Monday, January 13, 2014

data storage dna

Have you ever thought of data storage in the form of DNA? Well, yes, most have. DNA is data storage of our genetic makeup. Storage apparatus. However what about storing speeches or JPG photos onto DNA? Researchers have created a way for that.

The researchers from the European Bioinformatics Institute (EMBL-EBI) in Hinxton, England, claim to have used a method to store versions of an mp3 of Martin Luther King Jr.'s "I Have a Dream" speech, along with a JPG photo and several text files.

Their research is in the late January journal of Nature.

DNA is already a robust way to store information. It has been extracted from woolly mammoth bones, which date back tens of thousands of years. This information has been understood without question. Nick Goldman, co-author of the EMBL-EBI study says, "It's incredibly small, dense and does not need any power for storage, so shipping and keeping it is easy."
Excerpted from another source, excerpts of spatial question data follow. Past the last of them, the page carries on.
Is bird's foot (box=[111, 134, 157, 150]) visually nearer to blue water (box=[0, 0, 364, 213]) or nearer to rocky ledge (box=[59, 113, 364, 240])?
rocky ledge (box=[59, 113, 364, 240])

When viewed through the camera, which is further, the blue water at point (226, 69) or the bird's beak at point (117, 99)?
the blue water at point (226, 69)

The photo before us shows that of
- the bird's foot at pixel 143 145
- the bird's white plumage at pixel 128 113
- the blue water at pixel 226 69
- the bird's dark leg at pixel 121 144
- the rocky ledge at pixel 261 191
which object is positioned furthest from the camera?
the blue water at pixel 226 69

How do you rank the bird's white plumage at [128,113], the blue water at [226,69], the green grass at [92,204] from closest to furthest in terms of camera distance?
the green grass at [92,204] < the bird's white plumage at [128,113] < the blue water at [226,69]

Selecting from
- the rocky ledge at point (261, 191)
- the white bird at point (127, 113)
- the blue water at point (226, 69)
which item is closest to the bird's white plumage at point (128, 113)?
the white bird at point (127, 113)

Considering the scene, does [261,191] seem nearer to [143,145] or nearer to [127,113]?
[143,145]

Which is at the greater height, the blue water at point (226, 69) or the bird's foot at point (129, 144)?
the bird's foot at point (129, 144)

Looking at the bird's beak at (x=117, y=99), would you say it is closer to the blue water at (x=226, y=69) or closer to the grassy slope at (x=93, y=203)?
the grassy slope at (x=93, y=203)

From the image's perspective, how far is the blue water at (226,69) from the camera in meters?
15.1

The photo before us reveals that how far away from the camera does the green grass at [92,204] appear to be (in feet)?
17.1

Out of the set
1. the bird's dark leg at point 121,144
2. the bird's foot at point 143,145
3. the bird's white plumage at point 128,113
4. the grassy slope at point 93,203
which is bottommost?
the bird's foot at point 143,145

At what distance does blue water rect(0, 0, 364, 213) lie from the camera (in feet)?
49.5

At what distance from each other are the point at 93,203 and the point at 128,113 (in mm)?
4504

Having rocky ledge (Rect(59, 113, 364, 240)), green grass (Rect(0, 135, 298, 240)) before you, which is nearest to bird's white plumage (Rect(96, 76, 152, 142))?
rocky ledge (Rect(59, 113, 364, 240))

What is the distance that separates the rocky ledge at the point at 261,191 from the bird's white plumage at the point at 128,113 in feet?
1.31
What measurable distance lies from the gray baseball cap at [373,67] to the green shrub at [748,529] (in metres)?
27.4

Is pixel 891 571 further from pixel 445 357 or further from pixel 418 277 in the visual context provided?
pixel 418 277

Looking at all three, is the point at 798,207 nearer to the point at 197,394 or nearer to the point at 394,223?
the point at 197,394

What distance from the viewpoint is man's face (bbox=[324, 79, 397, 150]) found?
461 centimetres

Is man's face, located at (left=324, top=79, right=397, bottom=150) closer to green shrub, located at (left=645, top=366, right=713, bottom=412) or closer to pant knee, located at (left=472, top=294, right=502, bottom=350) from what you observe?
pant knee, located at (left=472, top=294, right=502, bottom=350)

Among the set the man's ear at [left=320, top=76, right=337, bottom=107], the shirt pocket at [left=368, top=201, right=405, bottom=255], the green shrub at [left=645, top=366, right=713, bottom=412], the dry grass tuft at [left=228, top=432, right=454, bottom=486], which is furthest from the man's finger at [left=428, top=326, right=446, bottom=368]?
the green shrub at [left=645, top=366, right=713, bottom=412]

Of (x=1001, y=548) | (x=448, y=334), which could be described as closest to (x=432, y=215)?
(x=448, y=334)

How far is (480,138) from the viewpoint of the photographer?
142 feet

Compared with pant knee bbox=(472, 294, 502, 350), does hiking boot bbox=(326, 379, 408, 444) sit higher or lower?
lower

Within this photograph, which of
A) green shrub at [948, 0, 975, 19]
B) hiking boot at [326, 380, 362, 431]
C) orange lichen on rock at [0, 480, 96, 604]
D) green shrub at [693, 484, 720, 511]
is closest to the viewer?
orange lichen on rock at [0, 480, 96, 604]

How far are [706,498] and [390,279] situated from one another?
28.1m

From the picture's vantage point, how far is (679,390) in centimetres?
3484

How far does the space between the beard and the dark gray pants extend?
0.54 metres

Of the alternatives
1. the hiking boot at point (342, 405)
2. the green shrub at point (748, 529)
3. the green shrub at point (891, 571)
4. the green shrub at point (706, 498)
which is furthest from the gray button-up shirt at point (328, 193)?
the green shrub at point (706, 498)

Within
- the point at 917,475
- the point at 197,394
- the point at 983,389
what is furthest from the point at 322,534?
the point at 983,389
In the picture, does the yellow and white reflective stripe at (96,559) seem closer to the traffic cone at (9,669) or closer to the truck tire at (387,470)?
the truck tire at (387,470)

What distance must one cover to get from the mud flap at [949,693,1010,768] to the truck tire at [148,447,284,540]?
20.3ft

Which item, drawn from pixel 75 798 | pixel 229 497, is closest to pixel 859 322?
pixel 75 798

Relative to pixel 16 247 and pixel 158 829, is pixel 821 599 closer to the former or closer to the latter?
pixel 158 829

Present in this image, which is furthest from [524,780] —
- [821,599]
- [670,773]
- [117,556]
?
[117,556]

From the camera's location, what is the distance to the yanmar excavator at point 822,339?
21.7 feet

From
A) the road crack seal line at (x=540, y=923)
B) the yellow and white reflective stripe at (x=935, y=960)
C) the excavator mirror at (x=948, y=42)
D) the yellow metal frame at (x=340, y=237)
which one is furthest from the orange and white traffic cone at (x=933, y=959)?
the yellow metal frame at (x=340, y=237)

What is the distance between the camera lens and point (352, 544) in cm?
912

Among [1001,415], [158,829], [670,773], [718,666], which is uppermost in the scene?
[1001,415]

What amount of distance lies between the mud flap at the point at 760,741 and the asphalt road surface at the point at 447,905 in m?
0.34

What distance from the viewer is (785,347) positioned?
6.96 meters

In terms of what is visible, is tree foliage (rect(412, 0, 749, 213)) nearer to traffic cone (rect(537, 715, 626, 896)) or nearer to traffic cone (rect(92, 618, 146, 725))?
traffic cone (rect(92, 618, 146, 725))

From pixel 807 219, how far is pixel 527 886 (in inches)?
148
Last fall, Harvard University researchers were able to store 70 billion copies of an HTML-formatted book in DNA binary code. Both reading and writing DNA tend to make errors. The EMBL-EBI study invented an error-correcting code that was specially made to deal with the errors.

The new method requires synthesizing DNA from the encoded information. The EMBL-EBI lab worked with Agilent Technologies, a maker of measurement instruments such as oscilloscopes, to transmit the data and encode it in DNA. Agilent synthesized hundreds of thousands of pieces of DNA to represent the data. EMBL-EBI received this information and were able to decode the file.

Goldman's team analyzed the cost-effectiveness of the technology and suggested that, for now, using DNA as a storage medium would be best suited for archival purposes, such as preserving personal photos or videos.

Data is accumulating massively. Magnetic and optical discs are voluminous and are prone to decay. The only limit to DNA storage is the cost.